* **The task**: Copy the data below line for line, with no alterations, and omit the pictures from your answer.

-------------------------

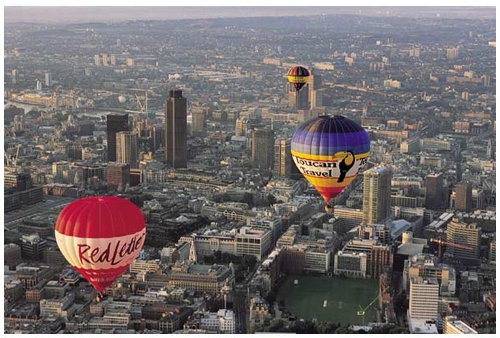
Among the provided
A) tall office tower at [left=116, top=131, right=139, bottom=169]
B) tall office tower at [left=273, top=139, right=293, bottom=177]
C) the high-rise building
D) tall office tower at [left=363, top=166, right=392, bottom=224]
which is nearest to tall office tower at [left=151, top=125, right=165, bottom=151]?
tall office tower at [left=116, top=131, right=139, bottom=169]

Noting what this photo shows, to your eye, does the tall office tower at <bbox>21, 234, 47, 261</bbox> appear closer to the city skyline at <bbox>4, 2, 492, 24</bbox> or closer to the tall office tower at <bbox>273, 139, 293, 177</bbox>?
the tall office tower at <bbox>273, 139, 293, 177</bbox>

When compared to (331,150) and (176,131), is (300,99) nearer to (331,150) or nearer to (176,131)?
(176,131)

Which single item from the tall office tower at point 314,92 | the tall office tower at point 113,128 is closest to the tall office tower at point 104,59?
the tall office tower at point 314,92

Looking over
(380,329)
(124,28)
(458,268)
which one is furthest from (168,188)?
(124,28)

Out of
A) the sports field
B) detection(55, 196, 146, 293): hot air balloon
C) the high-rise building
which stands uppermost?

-------------------------

* **Worked solution**:
Among the provided
A) tall office tower at [left=116, top=131, right=139, bottom=169]
B) tall office tower at [left=273, top=139, right=293, bottom=177]
C) the high-rise building
D) tall office tower at [left=363, top=166, right=392, bottom=224]
which is nearest to tall office tower at [left=151, top=125, right=165, bottom=151]?
tall office tower at [left=116, top=131, right=139, bottom=169]

Noting what this photo shows, to your eye, does the tall office tower at <bbox>21, 234, 47, 261</bbox> appear closer to the city skyline at <bbox>4, 2, 492, 24</bbox> or closer to the tall office tower at <bbox>273, 139, 293, 177</bbox>?
the tall office tower at <bbox>273, 139, 293, 177</bbox>

When compared to (331,150) and (176,131), is (300,99) nearer to (331,150) or nearer to (176,131)?
(176,131)

Which single item from the tall office tower at point 314,92 | the tall office tower at point 113,128 is closest to the tall office tower at point 104,59?
the tall office tower at point 314,92

Looking over
(380,329)
(124,28)
(458,268)
which one is furthest from (168,188)?
(124,28)

Out of
A) the sports field
B) detection(55, 196, 146, 293): hot air balloon
C) the high-rise building
which stands uppermost?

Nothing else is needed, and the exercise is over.